● **Provided passage**:

Segment Open

Curiosity is a funny thing. First, it sucks you right in, you think that it’s the next big thing, you think about it, read about it and it really gets you excited. BUT, after a while you realise that it might not be as exciting as it once was. I’m talking about this blog (shocking…). No, not because I find writing boring or anything like that, it’s just that writing about what I thought was interesting to me at that time (when I had my surgery and wasn’t working) is not that fun and exciting anymore. It just doesn’t feel right anymore and I’ve always said to myself that if I don’t enjoy doing what I do, I might as well just not do it at all. See, if I want to do something fun and interesting, that ‘something’ needs to hit at least a few things: motivation, implementation and usefulness, and excitement.
A few months ago, when I had my accident at work and was out for a couple of months, I came across a few articles and videos that talked about self-improvement, personal development and that kind of stuff. I found it very interesting. I watched and read about how most of the ‘successful’ people think, what their daily routines look like, what might be their habits and so on. It was really fascinating. At the beginning I was motivated to learn more about personal development, habits and personal growth, but after a while everything got a bit too blurry for me. I wasn’t sure what was the point of learning all that stuff if I wasn’t really implementing or using any of it. I was storing the information inside of my head for no clear reason. That’s the next thing I want to talk about.

Segment Closed

● **Parts of the exercise**:
[A] According to the passage on curiosity, what things must "something" hit for the writer to find it fun and interesting?
[B] Reproduce everything from "A few months" down to "to talk about." in the passage on curiosity.

● **Source data**:
Segment Open

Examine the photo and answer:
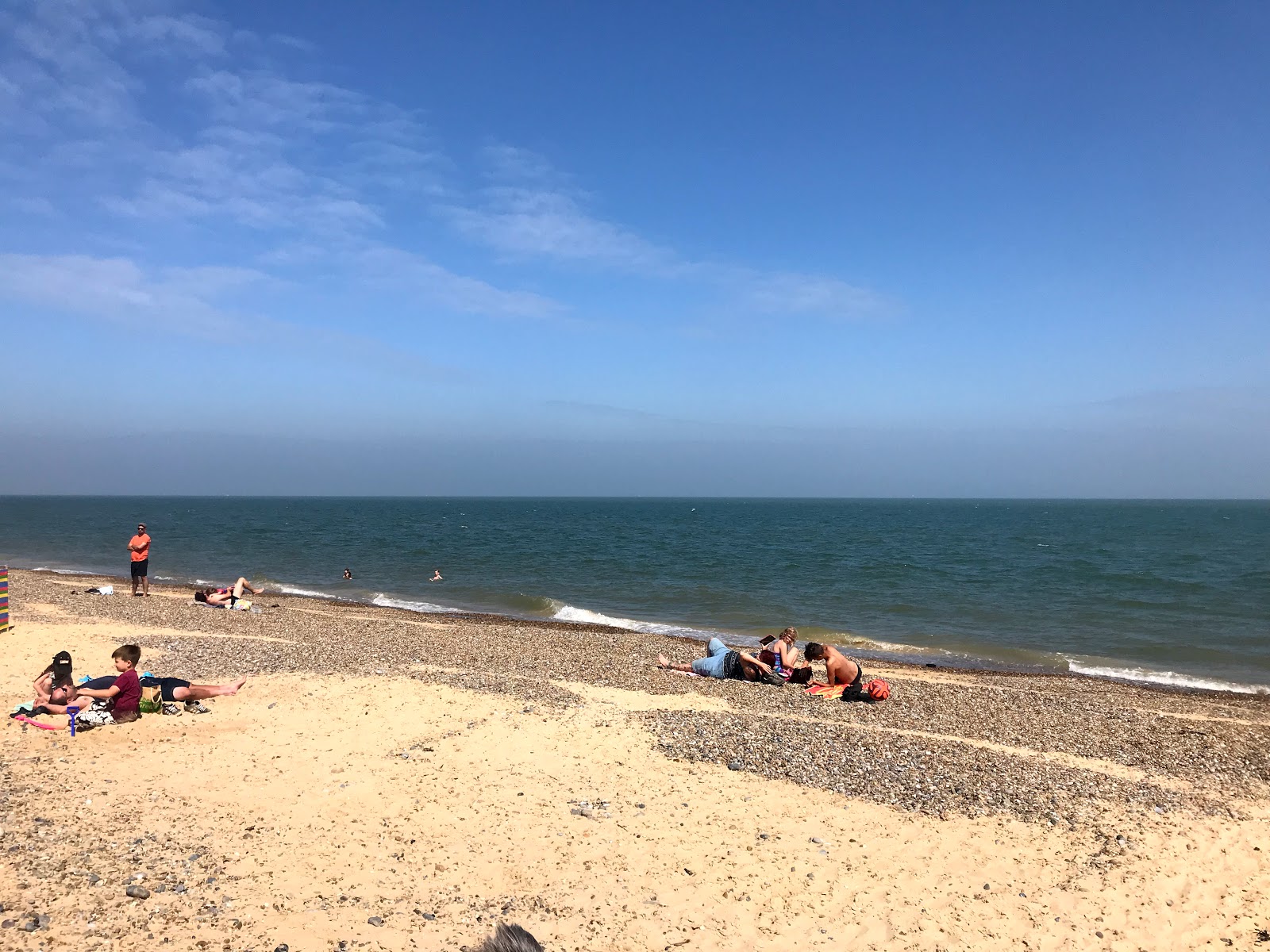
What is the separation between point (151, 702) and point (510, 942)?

Segment Closed

● **List of answers**:
[A] Motivation, implementation and usefulness, and excitement.

[B]
A few months ago, when I had my accident at work and was out for a couple of months, I came across a few articles and videos that talked about self-improvement, personal development and that kind of stuff. I found it very interesting. I watched and read about how most of the ‘successful’ people think, what their daily routines look like, what might be their habits and so on. It was really fascinating. At the beginning I was motivated to learn more about personal development, habits and personal growth, but after a while everything got a bit too blurry for me. I wasn’t sure what was the point of learning all that stuff if I wasn’t really implementing or using any of it. I was storing the information inside of my head for no clear reason. That’s the next thing I want to talk about.